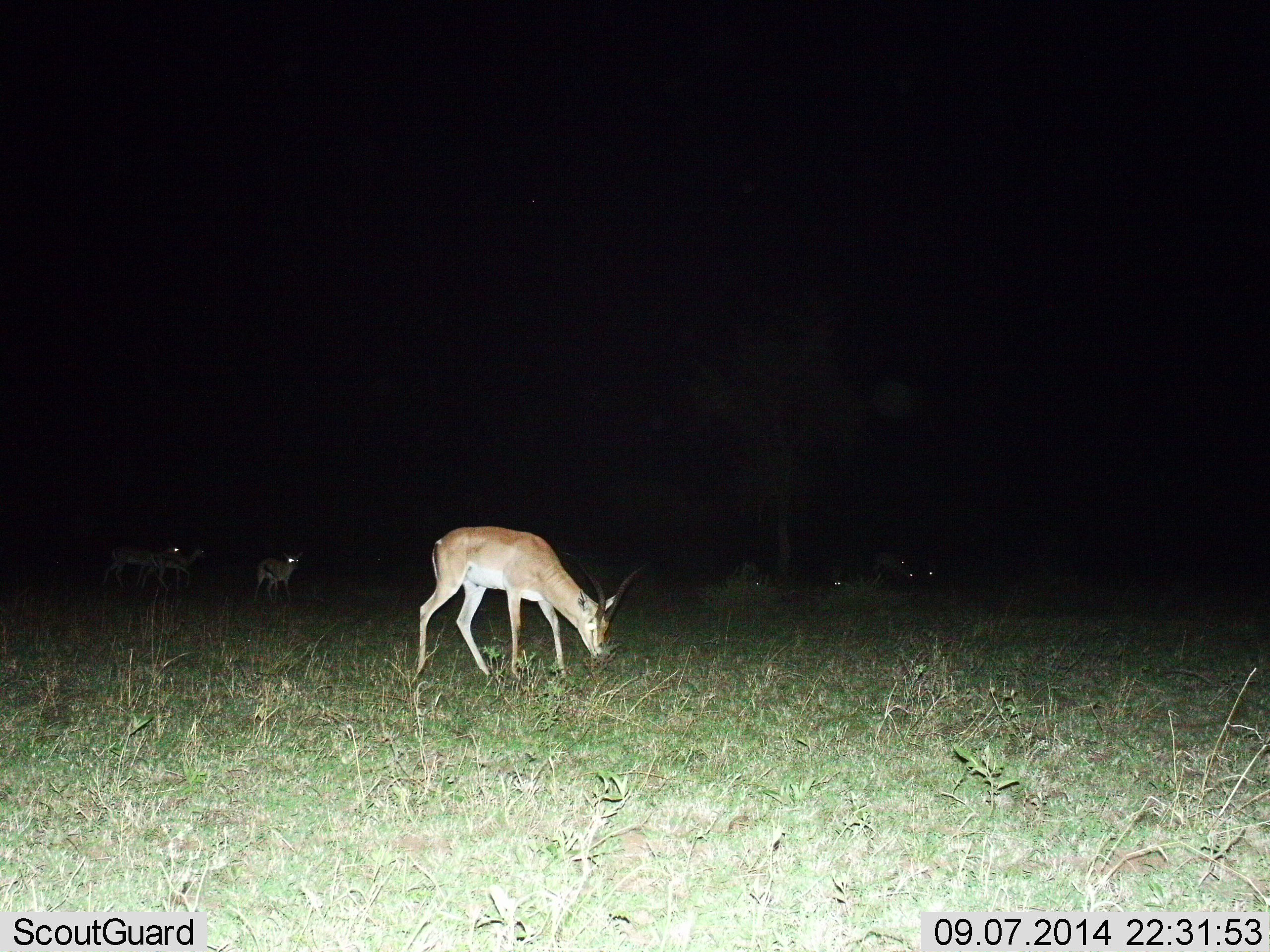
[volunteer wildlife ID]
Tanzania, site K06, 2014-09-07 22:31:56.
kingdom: Animalia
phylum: Chordata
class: Mammalia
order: Artiodactyla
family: Bovidae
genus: Nanger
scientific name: Nanger granti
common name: grant's gazelle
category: gazellegrants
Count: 4.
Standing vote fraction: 36%.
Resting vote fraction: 9%.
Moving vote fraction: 45%.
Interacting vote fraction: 0%.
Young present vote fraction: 9%.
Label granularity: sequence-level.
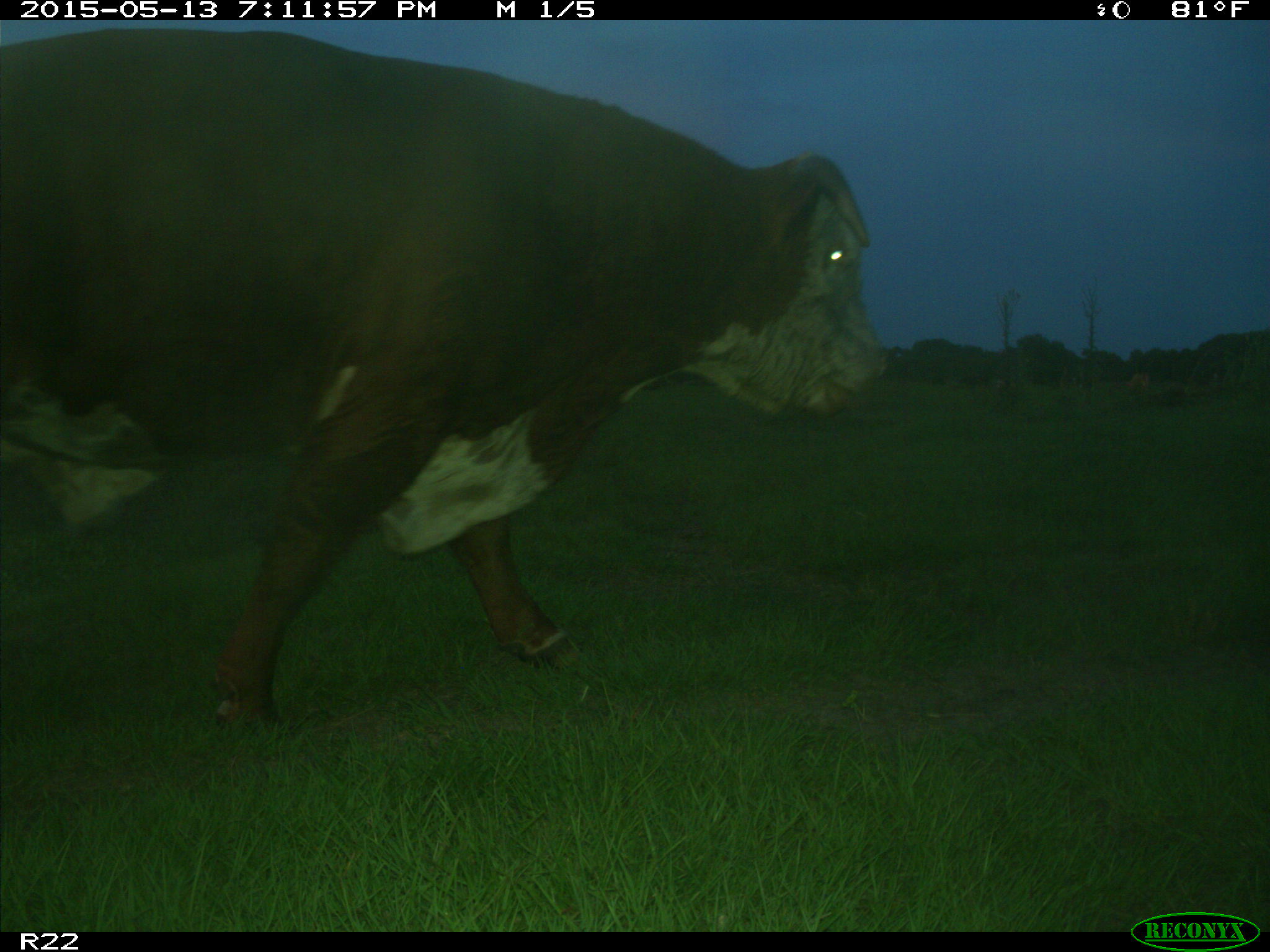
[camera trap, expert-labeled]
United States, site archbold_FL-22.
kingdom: Animalia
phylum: Chordata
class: Mammalia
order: Artiodactyla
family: Bovidae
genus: Bos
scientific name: Bos taurus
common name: domestic cow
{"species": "Bos taurus (domestic cow)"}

EXERCISE: Write down exactly the line that contains "United States, site archbold_FL-22." along with all later lines of the material, ending at its final line.

WRITTEN RESPONSE:
United States, site archbold_FL-22.
kingdom: Animalia
phylum: Chordata
class: Mammalia
order: Artiodactyla
family: Bovidae
genus: Bos
scientific name: Bos taurus
common name: domestic cow
{"species": "Bos taurus (domestic cow)"}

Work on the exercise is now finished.